Detained juveniles

Published December 16, 2018
The writer is an advocate of the Supreme Court.
The writer is an advocate of the Supreme Court.

PAKISTAN and Iran both rank among the countries that execute the largest number of prisoners in the world. However, a trip to Iran last month revealed that the juvenile detention system in the two countries is quite different. We visited the Juvenile Correction & Rehabilitation Centre in Tehran, where there were 160 children including four girls. There was a staff of 141 people to cater to these children who had come into conflict with the law; most were undertrials but many had been convicted. There are 28 such detention facilities for children all over Iran, detaining around 600 children.

I have visited more than 50 juvenile cells in Pakistan. But the visit to the Tehran facility was a different experience. There were no police or guards at the gate. We were told that this facility was started by the Shah’s government in 1968 in an area of around 40,000 metres. This was much before the UN Convention on the Rights of the Child came into force. The government passed the executive regulations for the correction and rehabilitation centres in October 1968 to establish such centres across the country. At the time, this facility was outside Tehran but is now within the city due to expansion.

The Europeans accompanying me during the visit were themselves surprised. The facility has a heated swimming pool and indoor sports facilities where we saw children playing football in proper gear. It has a gym, and, of course, educational programmes. Children attend literacy classes, and elementary, middle and high school and technical classes. All education is supervised by Tehran’s Education Office. If a child is released before the end of the academic year, then he receives a certificate proving his education skills. Literacy classes are compulsory for illiterate children; however, education beyond literacy is voluntary and children are not forced to attend.

## Given entries

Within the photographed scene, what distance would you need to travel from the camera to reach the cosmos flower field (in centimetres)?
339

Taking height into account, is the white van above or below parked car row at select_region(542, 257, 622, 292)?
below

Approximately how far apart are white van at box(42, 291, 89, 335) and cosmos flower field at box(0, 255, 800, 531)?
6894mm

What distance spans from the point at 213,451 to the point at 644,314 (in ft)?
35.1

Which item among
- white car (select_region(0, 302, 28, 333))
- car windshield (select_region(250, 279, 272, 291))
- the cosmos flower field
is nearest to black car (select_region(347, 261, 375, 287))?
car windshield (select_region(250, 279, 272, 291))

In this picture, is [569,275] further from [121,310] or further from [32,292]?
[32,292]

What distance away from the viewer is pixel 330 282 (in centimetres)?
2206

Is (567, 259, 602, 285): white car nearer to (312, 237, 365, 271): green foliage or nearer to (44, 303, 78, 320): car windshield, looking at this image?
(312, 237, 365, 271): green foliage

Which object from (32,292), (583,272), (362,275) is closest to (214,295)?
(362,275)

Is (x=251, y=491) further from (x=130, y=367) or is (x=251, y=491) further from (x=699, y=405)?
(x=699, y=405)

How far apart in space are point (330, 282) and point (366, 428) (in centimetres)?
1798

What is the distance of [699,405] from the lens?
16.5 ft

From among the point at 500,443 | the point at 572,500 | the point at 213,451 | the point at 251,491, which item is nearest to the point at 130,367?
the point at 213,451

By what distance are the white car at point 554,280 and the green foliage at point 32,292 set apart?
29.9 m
==
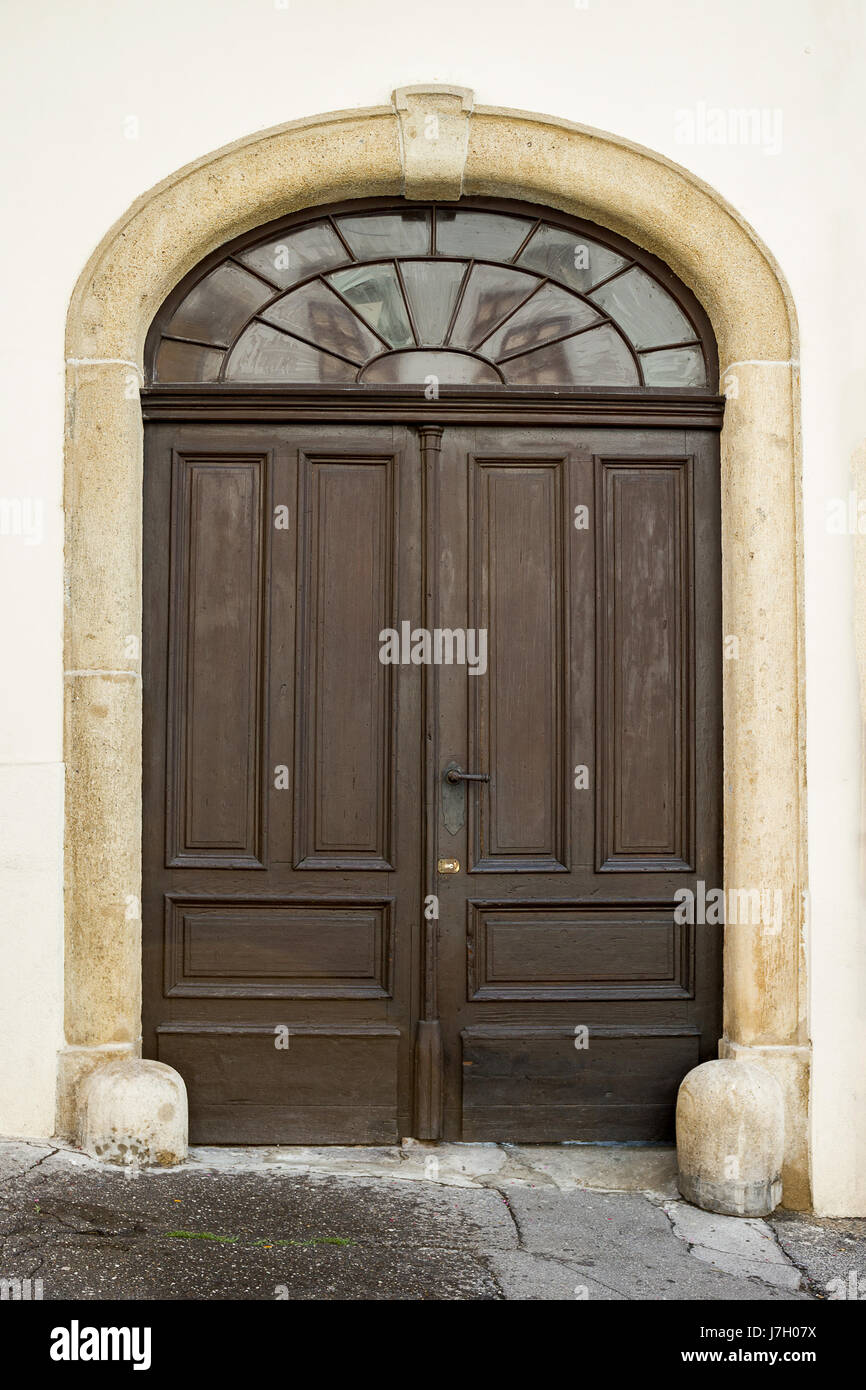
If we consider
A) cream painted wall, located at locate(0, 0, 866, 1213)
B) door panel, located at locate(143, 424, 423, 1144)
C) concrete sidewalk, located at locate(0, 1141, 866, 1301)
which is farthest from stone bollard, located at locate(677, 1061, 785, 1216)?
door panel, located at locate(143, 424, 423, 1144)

## Required actions
(a) In the article on detained juveniles, copy the passage starting at "Detained juveniles" and ending at "around 600 children.".
(b) According to the article on detained juveniles, how many staff members did the Tehran centre have?
(c) Pick up the article on detained juveniles after its last sentence and keep writing.
You won't need the data for any of this.

## Answers for the tasks
(a)
Detained juveniles

Published December 16, 2018
The writer is an advocate of the Supreme Court.
The writer is an advocate of the Supreme Court.

PAKISTAN and Iran both rank among the countries that execute the largest number of prisoners in the world. However, a trip to Iran last month revealed that the juvenile detention system in the two countries is quite different. We visited the Juvenile Correction & Rehabilitation Centre in Tehran, where there were 160 children including four girls. There was a staff of 141 people to cater to these children who had come into conflict with the law; most were undertrials but many had been convicted. There are 28 such detention facilities for children all over Iran, detaining around 600 children.

(b) 141

(c)
We saw children attending vocational workshops where they make dolls, do pottery, artistic woodwork and carpentry, learn auto repairing and computer skills, and become skilled in the tasks of an electrician, barber or gardener. Cultural office experts review each child’s files and decide, keeping in mind the child’s interest, as to which activity he or she should participate in. The technical and vocational training is voluntary and the children take part in them when these do not overlap with their educational classes.

Prisons for children in Pakistan and Iran are vastly different.

Corporal punishment is forbidden at these detention facilities. Solitary confinement, fetters, handcuffs and shackles are something which are unthinkable. There are ritual prayers, and Quran recitation, teaching of religious personal laws and ethical principles but the outlook is not religious and children appear quite relaxed and liberal in their outlook. There are sessions where clerics come to respond to children’s questions about religion.

There is a library, and health, psychological and social counselling facilities are available. The director of the detention facility told us that the objective of this facility is to function like a boarding school and not as a jail.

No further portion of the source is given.